Brooks sweat through his shirt with an energetic first set that included “Rodeo,” “Ain’t Going Down Until the Sun Comes Up,” “Two Pina Coladas” and the crowd favorite “The Thunder Rolls.”

By the time Trisha Yearwood rose up from below the stage to sing the duet “In Another’s Eyes,” Brooks was probably ready for a break. The crowd wasn’t.

“It doesn’t feel like a Sunday afternoon,” said the Grammy-winning country star, decked out in jeans and a KISS T-shirt – evidence that she’d gotten the memo about Spokane’s fondness for country and classic rock. She charmed the crowd with songs like “XXX’s and OOO’s (An American Girl)” and “Georgia Rain,” and shared a smooch with husband Brooks at the end of her first big hit, “She’s in Love with a Boy.”

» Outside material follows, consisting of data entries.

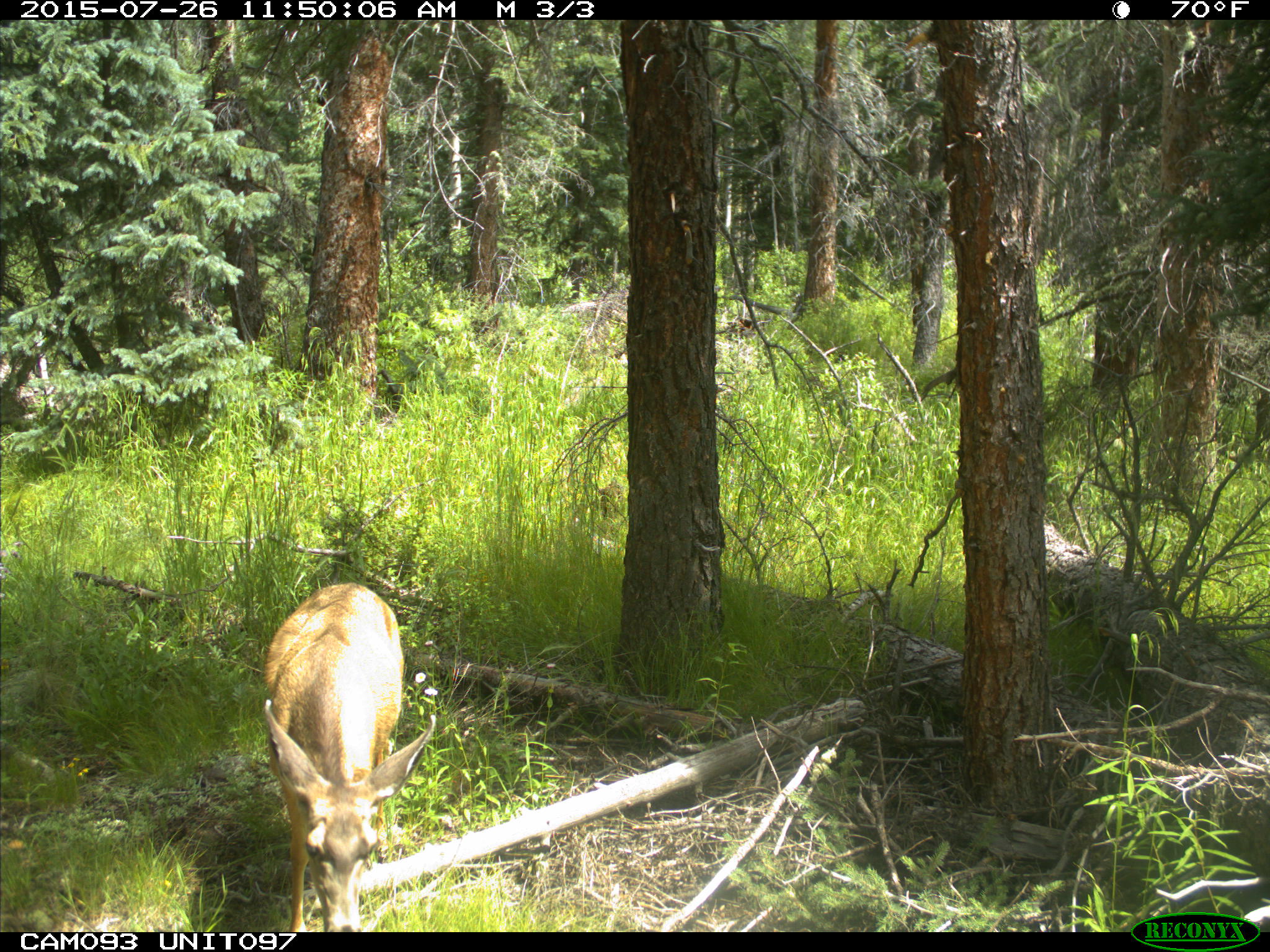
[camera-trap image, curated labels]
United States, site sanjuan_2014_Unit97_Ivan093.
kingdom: Animalia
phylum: Chordata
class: Mammalia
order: Artiodactyla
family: Cervidae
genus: Odocoileus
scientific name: Odocoileus hemionus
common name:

Brooks launched into a blistering trifecta of “Shameless,” “Callin’ Baton Rouge” and “Friends in Low Places.” His shirt had dried off during his break, but it didn’t stay that way. By the time he worked his way through a cover of Bob Seger’s “Night Moves,” “Much Too Young (To Feel This Damn Old)” and the night’s finale, “Standing Outside the Fire,” it was drenched.

And as the happy fans filed out, they whooped and hollered, and told friends and strangers alike waiting in line for the night show that they were in for something good.